A descendant's right to take a deceased beneficiary's share where that beneficiary died before the testator.

A "per stirpes distribution of my estate in equal shares to my children Bob and Sue" means that if Bob dies before me, his children can share what would of been his share had he of survived me.

In a per stirpes distribution, a stated beneficiary's share, where that beneficiary dies before the person leaving the estate, that deceased beneficiary's share flows down through his descendants or next of kin.

A per capita would mean the opposite: Bob and Sue would have to survive me to qualify for their share, which does not flow down to their descendants in the event the beneficiary dies before the testator.

In Hegedus Estate v.
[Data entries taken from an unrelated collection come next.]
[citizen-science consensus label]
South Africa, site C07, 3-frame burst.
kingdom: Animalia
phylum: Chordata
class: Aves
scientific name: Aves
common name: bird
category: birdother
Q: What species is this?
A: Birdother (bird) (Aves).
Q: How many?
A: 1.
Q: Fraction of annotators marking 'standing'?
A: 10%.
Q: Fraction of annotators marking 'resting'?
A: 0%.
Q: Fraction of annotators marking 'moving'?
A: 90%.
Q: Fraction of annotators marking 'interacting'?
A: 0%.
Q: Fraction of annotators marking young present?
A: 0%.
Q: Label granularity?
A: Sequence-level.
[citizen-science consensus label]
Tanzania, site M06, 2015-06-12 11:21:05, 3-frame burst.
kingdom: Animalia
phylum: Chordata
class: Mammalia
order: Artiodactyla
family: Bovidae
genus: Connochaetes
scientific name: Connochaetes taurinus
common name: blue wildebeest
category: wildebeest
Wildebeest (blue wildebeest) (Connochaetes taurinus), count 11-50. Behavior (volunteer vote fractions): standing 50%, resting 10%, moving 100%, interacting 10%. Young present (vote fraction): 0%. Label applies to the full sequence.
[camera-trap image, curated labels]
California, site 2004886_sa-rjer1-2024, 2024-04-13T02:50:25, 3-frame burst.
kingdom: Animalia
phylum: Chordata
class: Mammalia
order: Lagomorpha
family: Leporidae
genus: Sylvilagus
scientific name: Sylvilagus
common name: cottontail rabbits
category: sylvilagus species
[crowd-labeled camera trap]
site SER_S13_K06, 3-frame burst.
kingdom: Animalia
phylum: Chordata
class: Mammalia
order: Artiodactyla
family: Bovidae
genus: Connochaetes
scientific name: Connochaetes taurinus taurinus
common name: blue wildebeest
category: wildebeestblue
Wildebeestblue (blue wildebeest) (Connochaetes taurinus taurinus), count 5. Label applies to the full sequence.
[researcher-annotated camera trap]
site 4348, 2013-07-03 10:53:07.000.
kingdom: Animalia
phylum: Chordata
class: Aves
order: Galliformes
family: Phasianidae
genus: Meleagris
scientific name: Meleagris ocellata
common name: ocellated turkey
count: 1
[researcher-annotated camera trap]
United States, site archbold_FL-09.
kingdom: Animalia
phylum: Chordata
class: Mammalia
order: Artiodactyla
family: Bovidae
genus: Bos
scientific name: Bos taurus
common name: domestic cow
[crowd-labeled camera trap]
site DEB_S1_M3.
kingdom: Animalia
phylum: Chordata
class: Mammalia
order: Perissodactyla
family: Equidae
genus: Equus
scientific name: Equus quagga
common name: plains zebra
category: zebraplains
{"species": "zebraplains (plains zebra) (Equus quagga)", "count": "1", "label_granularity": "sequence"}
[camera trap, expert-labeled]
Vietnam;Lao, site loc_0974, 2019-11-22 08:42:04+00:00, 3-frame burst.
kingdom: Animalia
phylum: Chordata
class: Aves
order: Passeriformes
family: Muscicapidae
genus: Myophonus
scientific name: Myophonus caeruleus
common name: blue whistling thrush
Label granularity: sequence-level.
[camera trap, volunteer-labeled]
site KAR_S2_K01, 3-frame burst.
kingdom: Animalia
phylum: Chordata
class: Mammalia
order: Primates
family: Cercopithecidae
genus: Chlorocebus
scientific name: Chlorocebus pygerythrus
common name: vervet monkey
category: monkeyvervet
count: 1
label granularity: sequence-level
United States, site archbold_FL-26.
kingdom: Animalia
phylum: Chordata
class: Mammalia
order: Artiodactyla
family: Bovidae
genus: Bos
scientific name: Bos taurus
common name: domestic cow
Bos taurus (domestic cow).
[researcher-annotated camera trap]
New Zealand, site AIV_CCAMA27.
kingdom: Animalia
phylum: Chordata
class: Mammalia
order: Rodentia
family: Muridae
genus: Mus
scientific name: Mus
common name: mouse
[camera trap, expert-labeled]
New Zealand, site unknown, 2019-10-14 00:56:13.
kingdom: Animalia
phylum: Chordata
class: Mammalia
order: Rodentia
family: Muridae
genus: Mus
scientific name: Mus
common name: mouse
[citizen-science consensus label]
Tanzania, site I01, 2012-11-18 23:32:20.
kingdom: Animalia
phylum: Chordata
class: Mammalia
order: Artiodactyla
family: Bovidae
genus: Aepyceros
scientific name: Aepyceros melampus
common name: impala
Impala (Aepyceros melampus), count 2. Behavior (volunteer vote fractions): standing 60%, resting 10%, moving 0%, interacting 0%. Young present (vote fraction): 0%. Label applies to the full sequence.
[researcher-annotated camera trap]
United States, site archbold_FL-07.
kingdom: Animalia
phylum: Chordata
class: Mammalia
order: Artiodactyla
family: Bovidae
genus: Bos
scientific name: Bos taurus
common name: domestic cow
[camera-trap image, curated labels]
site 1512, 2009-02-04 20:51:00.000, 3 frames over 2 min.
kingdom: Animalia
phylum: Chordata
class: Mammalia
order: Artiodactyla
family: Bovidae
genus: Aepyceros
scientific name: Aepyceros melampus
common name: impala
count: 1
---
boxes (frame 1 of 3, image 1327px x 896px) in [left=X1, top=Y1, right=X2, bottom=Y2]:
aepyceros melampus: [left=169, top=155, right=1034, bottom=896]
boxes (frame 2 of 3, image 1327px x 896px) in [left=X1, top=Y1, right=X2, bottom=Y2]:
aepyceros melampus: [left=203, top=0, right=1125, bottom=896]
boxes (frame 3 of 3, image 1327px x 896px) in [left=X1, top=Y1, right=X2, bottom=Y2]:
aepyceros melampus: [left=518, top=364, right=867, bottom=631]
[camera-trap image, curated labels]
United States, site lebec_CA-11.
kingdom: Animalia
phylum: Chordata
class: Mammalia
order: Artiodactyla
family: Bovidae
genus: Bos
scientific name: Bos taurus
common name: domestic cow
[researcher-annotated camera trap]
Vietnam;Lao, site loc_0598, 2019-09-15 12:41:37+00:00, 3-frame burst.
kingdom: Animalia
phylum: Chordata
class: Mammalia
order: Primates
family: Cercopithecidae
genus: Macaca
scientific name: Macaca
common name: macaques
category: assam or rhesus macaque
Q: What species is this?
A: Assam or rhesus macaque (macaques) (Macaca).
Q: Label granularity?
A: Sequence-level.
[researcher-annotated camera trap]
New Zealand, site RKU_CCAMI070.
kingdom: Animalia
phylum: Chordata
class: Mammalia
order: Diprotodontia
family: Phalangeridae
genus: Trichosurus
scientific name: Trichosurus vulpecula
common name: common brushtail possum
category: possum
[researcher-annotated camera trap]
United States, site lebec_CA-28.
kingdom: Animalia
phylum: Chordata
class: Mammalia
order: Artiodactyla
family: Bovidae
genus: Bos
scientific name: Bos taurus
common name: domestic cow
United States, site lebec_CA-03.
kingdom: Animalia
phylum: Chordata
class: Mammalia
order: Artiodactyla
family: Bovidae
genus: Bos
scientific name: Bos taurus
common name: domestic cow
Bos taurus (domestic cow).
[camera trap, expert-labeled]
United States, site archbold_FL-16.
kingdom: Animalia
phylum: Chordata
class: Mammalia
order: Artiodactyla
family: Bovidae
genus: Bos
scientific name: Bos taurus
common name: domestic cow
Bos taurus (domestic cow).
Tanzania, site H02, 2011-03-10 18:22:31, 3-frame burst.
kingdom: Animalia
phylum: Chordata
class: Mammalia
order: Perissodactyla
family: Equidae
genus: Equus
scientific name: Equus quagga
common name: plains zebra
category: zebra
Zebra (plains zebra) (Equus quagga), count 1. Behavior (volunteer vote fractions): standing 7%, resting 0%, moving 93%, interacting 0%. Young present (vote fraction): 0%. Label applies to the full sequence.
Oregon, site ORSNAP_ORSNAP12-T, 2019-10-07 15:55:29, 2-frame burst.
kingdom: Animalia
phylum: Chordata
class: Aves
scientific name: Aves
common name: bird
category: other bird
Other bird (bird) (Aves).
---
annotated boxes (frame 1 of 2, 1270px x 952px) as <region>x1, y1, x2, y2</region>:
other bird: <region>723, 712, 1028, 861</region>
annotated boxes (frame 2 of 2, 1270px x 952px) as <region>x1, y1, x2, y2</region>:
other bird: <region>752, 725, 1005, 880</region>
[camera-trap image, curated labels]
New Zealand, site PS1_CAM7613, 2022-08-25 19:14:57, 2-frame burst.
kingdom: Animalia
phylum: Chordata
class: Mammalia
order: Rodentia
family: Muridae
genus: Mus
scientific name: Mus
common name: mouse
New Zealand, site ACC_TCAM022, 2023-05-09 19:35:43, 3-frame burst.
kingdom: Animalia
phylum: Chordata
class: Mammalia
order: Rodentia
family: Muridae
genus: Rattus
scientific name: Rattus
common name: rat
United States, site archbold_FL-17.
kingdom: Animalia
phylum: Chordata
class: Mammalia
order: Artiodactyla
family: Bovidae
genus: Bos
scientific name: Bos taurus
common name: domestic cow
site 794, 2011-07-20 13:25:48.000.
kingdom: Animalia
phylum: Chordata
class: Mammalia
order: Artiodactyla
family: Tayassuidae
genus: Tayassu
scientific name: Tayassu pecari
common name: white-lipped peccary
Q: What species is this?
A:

Paul, Justice Veit of the Alberta  Court explained:

"Practically, what that expression means is that the descendants of the identified beneficiary take that beneficiary's share.

"So, for example, if the testatrix gives her estate to her only two children, per stirpes, and one of those children has 4 children, and one of them has only 1 child, and both the testatrix's children die before she does, the estate will be divided in two parts, and the 4 grandchildren will share one of those parts and the other grandchild will inherit the other half."

Or in Re Clark Estate, a 1994 case out of British Columbia, Justice Tysoe adopted these words:

"Per capita; Per stirpes (by head; by stocks).

"When property is given to the descendants or relations of two or more persons, the question frequently arises whether the donees are to take per stirpes, that is, as representatives of their respective ancestors or relations, or per capita, that is, whether they together form one class each member of which is to take an equal share.

"The question chiefly arises in gifts to descendants.  If a testator leaves property to his issue and dies leaving children who are living and grandchildren who are the issue of deceased children, then the property is divided per capita, that is each child and grandchild takes an equal share of the whole.

"But if there is a gift to two or more persons, with a substitutional gift to the children of such of them as shall die before the gift takes effect, then the distribution takes place per stirpes.

"Thus, if there were three original donees, A, B and C, and B has died leaving three children, and C has died leaving two children, the property is divided into three parts, one going to A, another to B;s three children, and the third to C's two children."